Under Heppner, that research is discoverable. Under Warner, it's protected. And you won't know which rule applies until a judge in your jurisdiction decides possibly years after you typed the prompt.


That is not a risk any sophisticated founder should accept. Not when the stakes are this high. Not when the fix is this simple.


WHAT THE SPLIT ACTUALLY TEACHES FOUNDERS


Strip away the legal complexity and both rulings point to the same practical truth. The one we've been saying since Part 1 of this series.


The protection depends entirely on the professional framework surrounding the AI use.


In Heppner, the founder acted alone. No attorney direction. No professional structure. No protective architecture. The AI research floated free, untethered to any legal relationship and the court treated it accordingly.


In Warner, the litigant used AI as part of her litigation preparation, a recognized legal activity with established protections. The court saw the AI as an extension of her preparation process, not a separate disclosure event.


The difference isn't the AI platform. It's not the type of case. It's not the jurisdiction, though that matters too. The difference is whether the AI use sits inside or outside a recognized professional framework.


For exit-ready founders, that framework is the attorney-client relationship.


THREE THINGS THAT HAVEN'T CHANGED


The legal landscape is shifting fast, but the core guidance from this series remains rock-solid and Warner actually reinforces it.


First, engage your M&A counsel before you start preparing. This was true after Heppner. It's doubly true now. When your attorney directs your AI research—when the prompts, the analysis, the strategic thinking all happen within the scope of legal representation—you're protected under both the Heppner framework and the Warner framework. Attorney direction is the common denominator that wins in every courtroom.


Second, assume the worst-case standard applies until the law settles. Right now, the Heppner standard is the more restrictive one. If you treat every unsupervised AI prompt as potentially discoverable, you will never be caught off guard regardless of which jurisdiction your dispute lands in.

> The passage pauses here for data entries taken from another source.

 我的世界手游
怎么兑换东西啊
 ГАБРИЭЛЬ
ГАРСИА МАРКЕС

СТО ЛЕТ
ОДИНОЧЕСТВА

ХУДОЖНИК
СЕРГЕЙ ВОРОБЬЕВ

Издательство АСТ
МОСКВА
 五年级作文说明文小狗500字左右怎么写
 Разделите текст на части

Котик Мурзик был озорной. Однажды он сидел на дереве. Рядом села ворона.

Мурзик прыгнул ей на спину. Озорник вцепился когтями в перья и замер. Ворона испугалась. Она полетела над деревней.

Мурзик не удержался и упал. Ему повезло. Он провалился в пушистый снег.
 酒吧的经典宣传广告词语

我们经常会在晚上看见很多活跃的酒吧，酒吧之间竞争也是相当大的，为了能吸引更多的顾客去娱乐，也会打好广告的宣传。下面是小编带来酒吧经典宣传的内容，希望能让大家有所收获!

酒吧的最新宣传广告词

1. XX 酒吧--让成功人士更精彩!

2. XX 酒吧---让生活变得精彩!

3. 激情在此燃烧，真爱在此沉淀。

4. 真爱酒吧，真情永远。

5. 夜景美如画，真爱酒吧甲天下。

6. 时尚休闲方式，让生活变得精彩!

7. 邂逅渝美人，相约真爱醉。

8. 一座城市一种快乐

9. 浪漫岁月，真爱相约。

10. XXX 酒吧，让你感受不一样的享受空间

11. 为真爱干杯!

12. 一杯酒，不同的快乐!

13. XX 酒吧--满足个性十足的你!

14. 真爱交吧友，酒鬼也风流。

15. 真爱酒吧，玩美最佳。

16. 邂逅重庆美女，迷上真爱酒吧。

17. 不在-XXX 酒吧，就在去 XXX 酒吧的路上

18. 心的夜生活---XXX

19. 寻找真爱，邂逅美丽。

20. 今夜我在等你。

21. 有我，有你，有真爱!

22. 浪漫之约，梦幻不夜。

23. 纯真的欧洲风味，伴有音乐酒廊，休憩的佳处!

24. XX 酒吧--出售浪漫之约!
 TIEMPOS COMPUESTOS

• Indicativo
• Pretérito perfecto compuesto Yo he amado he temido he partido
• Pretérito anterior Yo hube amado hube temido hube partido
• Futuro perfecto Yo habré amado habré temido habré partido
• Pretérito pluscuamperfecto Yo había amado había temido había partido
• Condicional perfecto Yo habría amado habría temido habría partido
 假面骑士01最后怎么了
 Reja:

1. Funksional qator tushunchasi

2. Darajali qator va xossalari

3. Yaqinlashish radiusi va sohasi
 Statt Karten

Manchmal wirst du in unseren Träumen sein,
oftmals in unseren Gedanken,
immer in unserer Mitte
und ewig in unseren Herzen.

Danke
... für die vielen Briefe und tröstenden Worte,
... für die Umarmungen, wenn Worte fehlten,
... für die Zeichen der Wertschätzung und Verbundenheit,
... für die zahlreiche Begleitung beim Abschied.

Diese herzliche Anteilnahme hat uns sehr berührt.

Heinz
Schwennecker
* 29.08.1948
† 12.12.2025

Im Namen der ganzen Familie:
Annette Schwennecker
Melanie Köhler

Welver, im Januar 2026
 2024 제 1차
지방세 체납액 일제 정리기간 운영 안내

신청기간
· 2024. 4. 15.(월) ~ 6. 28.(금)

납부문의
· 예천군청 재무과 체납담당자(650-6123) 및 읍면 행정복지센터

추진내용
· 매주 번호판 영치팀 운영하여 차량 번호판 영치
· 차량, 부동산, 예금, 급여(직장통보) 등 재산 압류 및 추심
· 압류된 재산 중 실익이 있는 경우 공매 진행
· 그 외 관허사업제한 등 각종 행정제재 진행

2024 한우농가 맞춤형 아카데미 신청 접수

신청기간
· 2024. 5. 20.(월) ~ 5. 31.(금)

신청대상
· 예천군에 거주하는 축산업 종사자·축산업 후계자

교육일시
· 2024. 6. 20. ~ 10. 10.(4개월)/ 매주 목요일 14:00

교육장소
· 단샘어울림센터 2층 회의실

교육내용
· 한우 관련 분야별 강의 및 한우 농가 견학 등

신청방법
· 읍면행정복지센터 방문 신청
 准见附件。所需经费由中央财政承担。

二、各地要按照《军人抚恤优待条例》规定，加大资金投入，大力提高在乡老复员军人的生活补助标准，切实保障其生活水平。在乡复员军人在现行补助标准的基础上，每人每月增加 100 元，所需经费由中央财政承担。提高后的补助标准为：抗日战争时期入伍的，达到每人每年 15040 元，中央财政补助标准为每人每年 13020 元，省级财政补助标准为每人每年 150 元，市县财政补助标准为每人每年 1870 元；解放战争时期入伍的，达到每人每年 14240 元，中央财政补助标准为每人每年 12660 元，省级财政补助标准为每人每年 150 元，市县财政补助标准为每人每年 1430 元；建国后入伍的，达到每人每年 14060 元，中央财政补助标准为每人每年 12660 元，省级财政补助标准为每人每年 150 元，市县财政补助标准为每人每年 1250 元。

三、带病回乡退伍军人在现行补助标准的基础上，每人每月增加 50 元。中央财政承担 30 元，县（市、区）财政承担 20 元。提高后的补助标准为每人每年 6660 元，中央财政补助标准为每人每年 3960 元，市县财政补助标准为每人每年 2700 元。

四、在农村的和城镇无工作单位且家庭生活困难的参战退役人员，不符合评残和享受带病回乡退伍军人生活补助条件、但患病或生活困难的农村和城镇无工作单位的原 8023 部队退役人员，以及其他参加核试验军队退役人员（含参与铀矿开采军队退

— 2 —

Third, the sacred flaw still applies. The instinct to research independently and to figure it out yourself before calling the lawyer. This is the same instinct that built your company. It's also the instinct that creates unprotected material during the most sensitive period of your business life. Warner's AI research was protected because it was tied to a formal legal proceeding. Your informal, pre-engagement AI exploration of deal terms? That's Heppner territory until your attorney is involved.


MAIN TAKEAWAY


Two federal courts have now drawn opposite lines on whether AI research is protected and until an appellate court resolves the split, the only way to guarantee your pre-transaction preparation stays confidential is to make sure your M&A attorney is directing the work from the very first prompt.